Helping restore habitat and protect native plants and animals on Michigan island
Michigan Sea Grant coordinated efforts to team up students with scientists to monitor Pitcher’s thistle and effectiveness of treatments to reduce invasive Phragmites on Big Charity Island.
Michigan’s Charity Islands in Lake Huron provide important habitat for resident and migratory birds, reptiles and amphibians, and native plant species. The Pitcher’s thistle – a federally and state-listed threatened species – grows along the sandy perimeter of Big Charity Island, part of the U.S. Fish and Wildlife Service Michigan Islands National Wildlife Refuge. A non-native rapidly spreading grass, Phragmites australis, is displacing native plant species and degrading wildlife habitat there.

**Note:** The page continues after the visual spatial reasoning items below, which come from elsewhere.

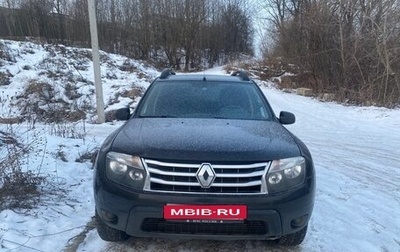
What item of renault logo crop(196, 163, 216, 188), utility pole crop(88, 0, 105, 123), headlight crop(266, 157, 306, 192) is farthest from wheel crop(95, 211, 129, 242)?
utility pole crop(88, 0, 105, 123)

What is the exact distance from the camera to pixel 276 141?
3131mm

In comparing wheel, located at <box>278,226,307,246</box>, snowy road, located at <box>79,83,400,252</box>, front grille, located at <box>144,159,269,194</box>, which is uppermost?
front grille, located at <box>144,159,269,194</box>

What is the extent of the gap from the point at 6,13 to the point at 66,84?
55.5 ft

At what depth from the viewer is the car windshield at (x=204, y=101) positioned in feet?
13.0

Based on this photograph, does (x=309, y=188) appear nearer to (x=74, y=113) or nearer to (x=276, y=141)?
(x=276, y=141)

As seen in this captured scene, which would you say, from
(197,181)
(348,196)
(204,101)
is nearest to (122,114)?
(204,101)

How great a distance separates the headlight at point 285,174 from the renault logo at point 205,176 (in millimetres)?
426

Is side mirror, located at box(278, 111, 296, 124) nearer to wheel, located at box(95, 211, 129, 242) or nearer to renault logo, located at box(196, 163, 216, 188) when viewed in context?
renault logo, located at box(196, 163, 216, 188)

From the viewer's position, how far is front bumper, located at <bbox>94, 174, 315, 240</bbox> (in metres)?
2.69

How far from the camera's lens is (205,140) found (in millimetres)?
3004

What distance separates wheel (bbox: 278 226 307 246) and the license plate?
25.2 inches

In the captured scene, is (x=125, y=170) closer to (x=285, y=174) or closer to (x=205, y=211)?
(x=205, y=211)

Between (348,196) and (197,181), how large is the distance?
2747mm

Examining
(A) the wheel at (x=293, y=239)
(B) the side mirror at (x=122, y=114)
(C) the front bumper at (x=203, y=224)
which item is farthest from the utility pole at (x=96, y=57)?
(A) the wheel at (x=293, y=239)
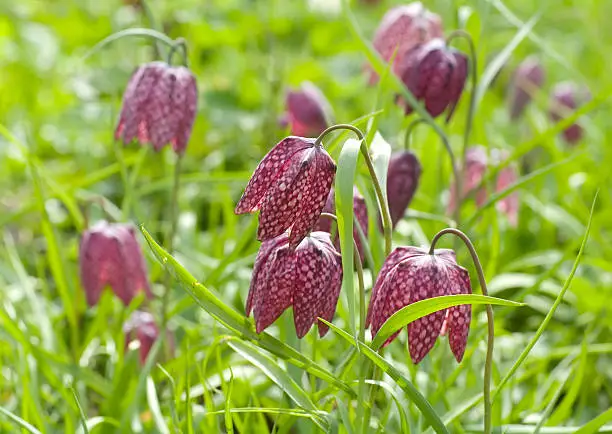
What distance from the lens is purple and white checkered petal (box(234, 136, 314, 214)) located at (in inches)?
44.3

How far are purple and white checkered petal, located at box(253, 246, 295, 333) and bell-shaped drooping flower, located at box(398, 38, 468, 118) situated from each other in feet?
2.20

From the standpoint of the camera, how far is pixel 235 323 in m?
1.21

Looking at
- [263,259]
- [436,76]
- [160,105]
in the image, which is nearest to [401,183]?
[436,76]

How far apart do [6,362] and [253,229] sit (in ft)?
2.59

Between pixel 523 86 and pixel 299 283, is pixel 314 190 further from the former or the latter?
pixel 523 86

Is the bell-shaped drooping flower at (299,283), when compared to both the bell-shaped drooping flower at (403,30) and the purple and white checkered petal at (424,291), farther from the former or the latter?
the bell-shaped drooping flower at (403,30)

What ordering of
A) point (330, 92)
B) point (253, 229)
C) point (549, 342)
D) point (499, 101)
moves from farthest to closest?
point (499, 101) < point (330, 92) < point (549, 342) < point (253, 229)

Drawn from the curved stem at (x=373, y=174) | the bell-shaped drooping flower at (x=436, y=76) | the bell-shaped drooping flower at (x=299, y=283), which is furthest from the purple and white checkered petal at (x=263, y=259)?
the bell-shaped drooping flower at (x=436, y=76)

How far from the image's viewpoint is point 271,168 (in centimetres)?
113

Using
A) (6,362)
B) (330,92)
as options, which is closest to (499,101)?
(330,92)

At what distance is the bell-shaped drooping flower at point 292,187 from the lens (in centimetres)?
110

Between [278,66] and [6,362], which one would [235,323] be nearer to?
[6,362]

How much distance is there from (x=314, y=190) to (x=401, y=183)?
1.92 feet

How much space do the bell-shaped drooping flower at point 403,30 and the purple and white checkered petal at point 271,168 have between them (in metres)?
0.99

Michigan Sea Grant coordinated efforts to team up students with scientists to monitor Pitcher’s thistle and effectiveness of treatments to reduce invasive Phragmites on Big Charity Island. Students collect data to monitor Pitcher’s thistle populations and also calculate densities of Phragmites stands to evaluate success of treatments applied to manage this plant. The project has resulted in a long-term Pitcher’s thistle monitoring and coastal habitat improvement effort becoming established. The school is installing a greenhouse where high school students will take charge of rearing plants from seeds collected on the islands as part of this restoration effort.
- Conducting surveys every spring and fall since 2016, students have documented 476 Pitcher’s thistle plants while surveying close to 500 yards of coastal dune areas.
- Students also planted nearly 100 Pitcher’s thistle seedlings in 2016.